Saturday, April 5, 2014

Jake Long - A Kentucky HS Player

         I will be the first to tell you that the football combines and camps that we put on are small time operations. Rivals, Nike, and the National Underclassman Combines are so huge. We are just a "mom and pop's" outfit. However, at one of our D-1 Sorts Training combines, I met a young man from Ashland Blazer High School in Kentucky.
        Jake Long (2016) from Ashland Blazer HS talked with me at the combine. Told me that he used to live in Ohio, but his parents moved to Kentucky. He trains with Alonzo Saxton in Columbus every weekend. Mr. Saxton told him that I would be a good resource for him to get started in the recruiting process.
        Jake sent me an email thanking me for the opportunity to test at the combine. He has talked with recruiting reporters in Ohio before, but once they find out that he is from Kentucky, they slowly disappear. There was also some concern that since he was a Kentucky boy, I would not be interested in helping him.
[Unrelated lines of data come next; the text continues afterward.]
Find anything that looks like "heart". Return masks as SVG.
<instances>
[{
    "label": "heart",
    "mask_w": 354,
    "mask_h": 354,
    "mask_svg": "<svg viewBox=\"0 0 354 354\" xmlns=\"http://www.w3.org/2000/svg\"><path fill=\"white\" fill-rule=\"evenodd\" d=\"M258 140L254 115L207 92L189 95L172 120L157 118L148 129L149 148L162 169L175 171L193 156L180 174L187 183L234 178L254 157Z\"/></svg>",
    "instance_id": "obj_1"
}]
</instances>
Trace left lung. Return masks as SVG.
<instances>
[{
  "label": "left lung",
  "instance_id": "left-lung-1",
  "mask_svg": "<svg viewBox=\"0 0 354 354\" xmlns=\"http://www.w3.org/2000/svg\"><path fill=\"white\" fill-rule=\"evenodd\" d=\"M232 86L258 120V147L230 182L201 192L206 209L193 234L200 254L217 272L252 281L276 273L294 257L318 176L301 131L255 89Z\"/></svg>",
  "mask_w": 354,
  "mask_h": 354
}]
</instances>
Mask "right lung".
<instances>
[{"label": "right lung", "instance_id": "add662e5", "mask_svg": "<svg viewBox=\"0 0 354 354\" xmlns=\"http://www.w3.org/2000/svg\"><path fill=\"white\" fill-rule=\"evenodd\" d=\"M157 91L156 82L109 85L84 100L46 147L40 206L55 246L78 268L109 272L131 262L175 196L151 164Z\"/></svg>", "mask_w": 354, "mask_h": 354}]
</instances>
         Measuring 5'11(NS) and 167, Jake tested well for a sophomore. Ran 4.55/40. Verticaled 34.0. Broad jumped - 9.6. Ran 4.4/PS. Ran a solid 7.4/LC. With the work ethic that Jake has, these tests scores will improve a year from now. Plays DB at Blazer High School. Good hips and good speed.
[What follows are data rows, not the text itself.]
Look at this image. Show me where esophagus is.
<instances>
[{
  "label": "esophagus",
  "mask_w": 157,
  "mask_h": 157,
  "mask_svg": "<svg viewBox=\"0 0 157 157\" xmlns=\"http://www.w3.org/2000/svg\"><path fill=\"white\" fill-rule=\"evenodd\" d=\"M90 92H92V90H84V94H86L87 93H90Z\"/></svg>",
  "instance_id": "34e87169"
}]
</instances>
         Because of his interest in MSR, I will see him on video this fall. Maybe I will see him at a camp this summer. Of course, watching him compete in pads will be hard. He better return to one of my combines next March.
         I do not promote our combines for out of state prospects. One, I want to focus on Ohio players. Two, regardless of a player's ability, for parents driving over four hours to go to any combine (Nike included) is silly. The results are not worth the effort. However, I will not turn away any player from out of state who wants to get better.
        Building honest relationships in recruiting is number one for me. Honesty is not a strength of many coaches or recruiting reporters when it comes to recruiting football prospects. Looking forward to helping Jake Long in the recruiting process. This fall and next spring is really important for him. His test scores have been sent out to my colleges. The process has begun.